Devenir femme, une traversée intérieure

Devenir femme ne se résume ni à l’âge ni au corps. C’est une expérience faite d’injonctions, d’adaptations et de reconquêtes silencieuses. Entre attentes sociales et quête d’identité, cet éditorial interroge ce que l’on ne dit pas ou dit trop peu sur ce passage essentiel de la vie.

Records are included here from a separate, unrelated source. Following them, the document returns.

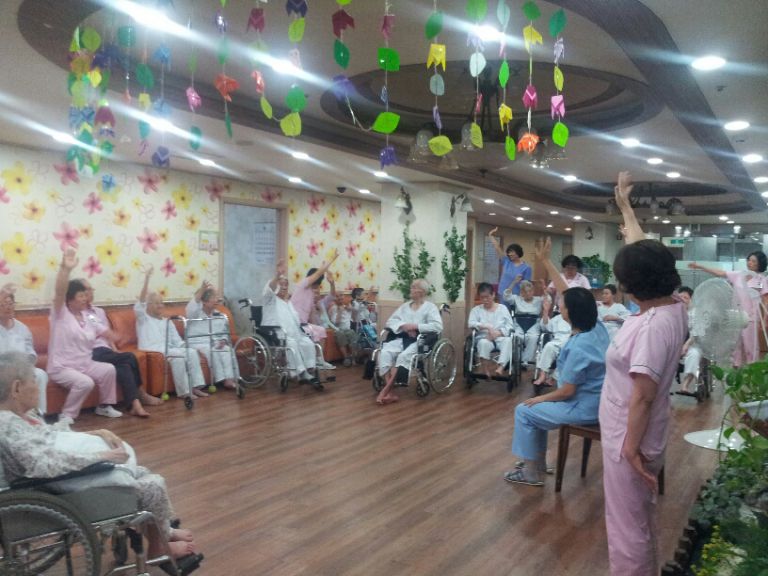 6월21일 스트레칭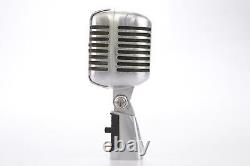 Shure 55sh Série II Microphone Vocal Dynamique Cardioïde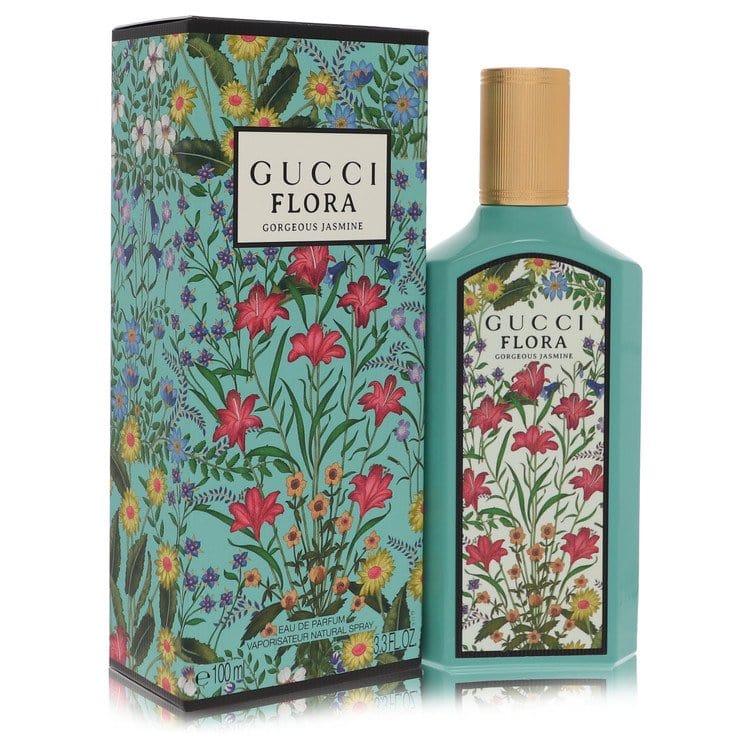 Perfume & Cologne 100 ml Eau De Parfum Spray Flora Gorgeous Jasmine Eau De Parfum Spray Brand
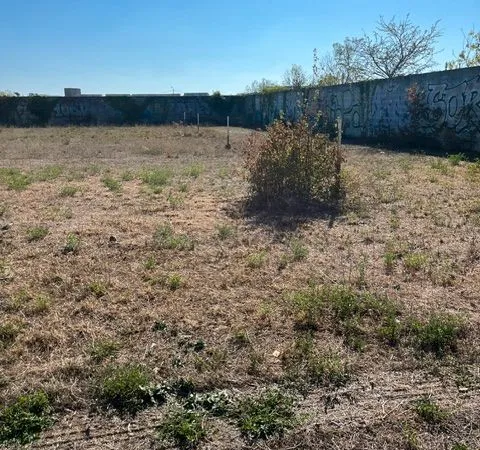 Location terrain pour stockage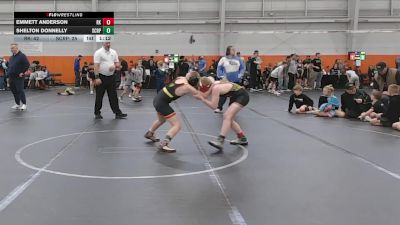 96 lbs Finals (2 Team) - Emmett Anderson, Rising Kingz vs Shelton Donnelly, Florida Scorpions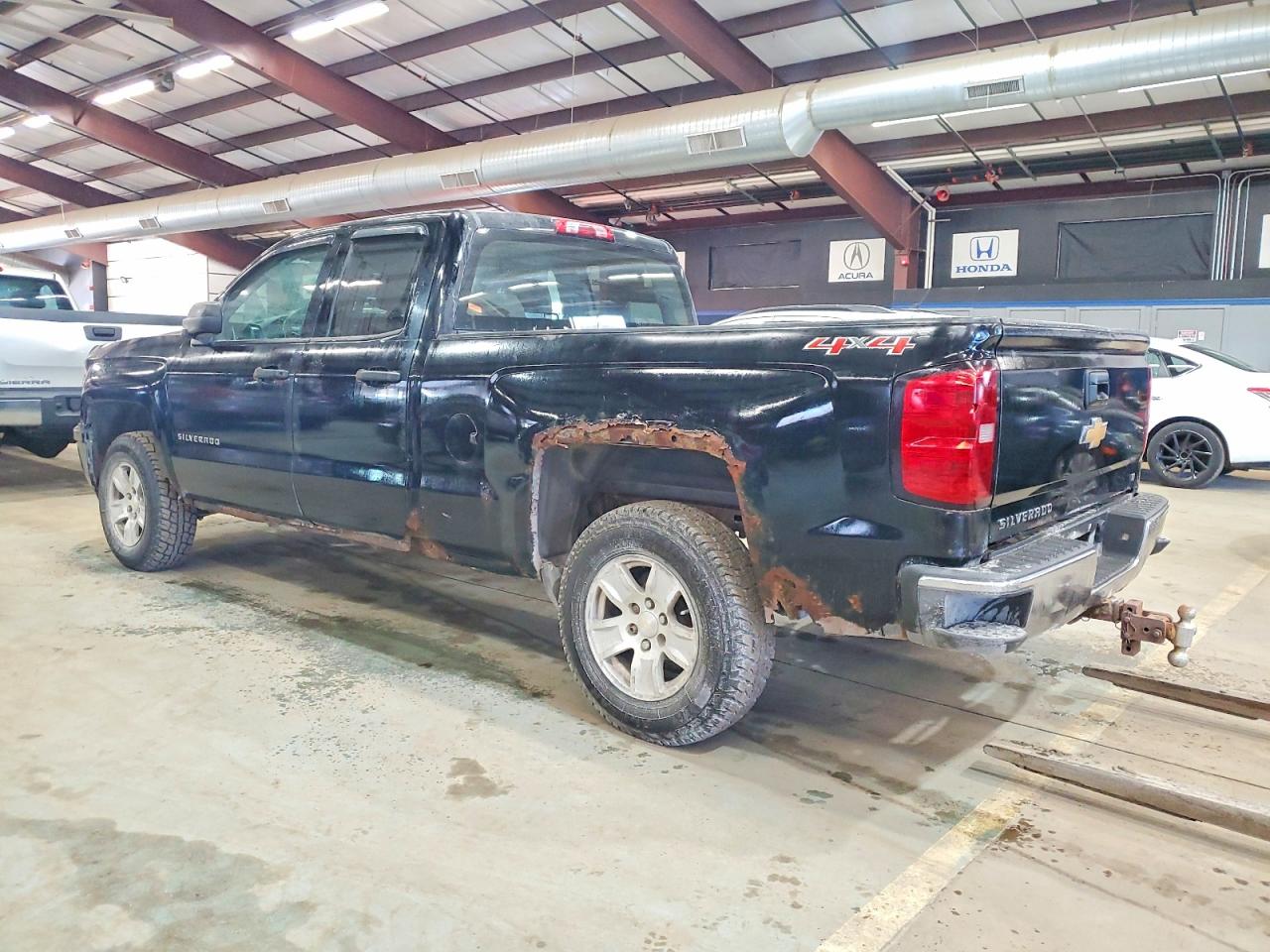 Chevrolet Silverado K1500 Lt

On ne devient pas femme du jour au lendemain. On le devient dans les regards qui changent, dans les attentes qui s’installent, dans les silences que l’on apprend à porter. Devenir femme n’est pas seulement une étape biologique ou sociale, c’est une expérience intime, souvent marquée par des injonctions contradictoires.
Très tôt, le corps féminin cesse d’être privé. Il est observé, commenté, évalué. Trop visible ou pas assez. Trop libre ou trop contrôlé. Ce corps devient un espace public où chacun semble autorisé à donner son avis. Comprendre cela, c’est déjà se libérer partiellement de la culpabilité qu’il génère.
Devenir femme, c’est aussi apprendre l’adaptation. S’ajuster, arrondir les angles, faire preuve de douceur, parfois au détriment de soi. Cette capacité est une force, mais elle a un coût , celui de l’effacement progressif. Il faut du temps et souvent des épreuves pour comprendre que poser des limites n’est ni un caprice ni une faiblesse.
Il y a aussi la fatigue. Une fatigue sourde, persistante, rarement reconnue. Celle qui naît du fait de devoir tout anticiper, tout porter, tout concilier. Être performante sans faillir, disponible sans disparaître. Cette fatigue n’est pas individuelle : elle est le produit d’un système qui exige beaucoup des femmes tout en normalisant leur épuisement.
Contrairement aux idées reçues, la solidarité féminine n’est pas innée. Les femmes ont longtemps été mises en concurrence, encouragées à se comparer plutôt qu’à s’épauler. Pourtant, rien n’est plus réparateur que d’être vue et crue par une autre femme. La sororité se construit, et lorsqu’elle existe, elle transforme.
Enfin, devenir femme, c’est apprendre à se choisir. Choisir sa voix, son rythme, ses désirs, même lorsqu’ils dévient des attentes sociales. Ce choix n’est pas toujours spectaculaire. Il est souvent discret, quotidien, parfois inconfortable. Mais il est essentiel.
Devenir femme n’est pas une conformité à atteindre.
C’est un processus de réappropriation.
Et peut-être, au fond, une lente mais puissante reconquête de soi.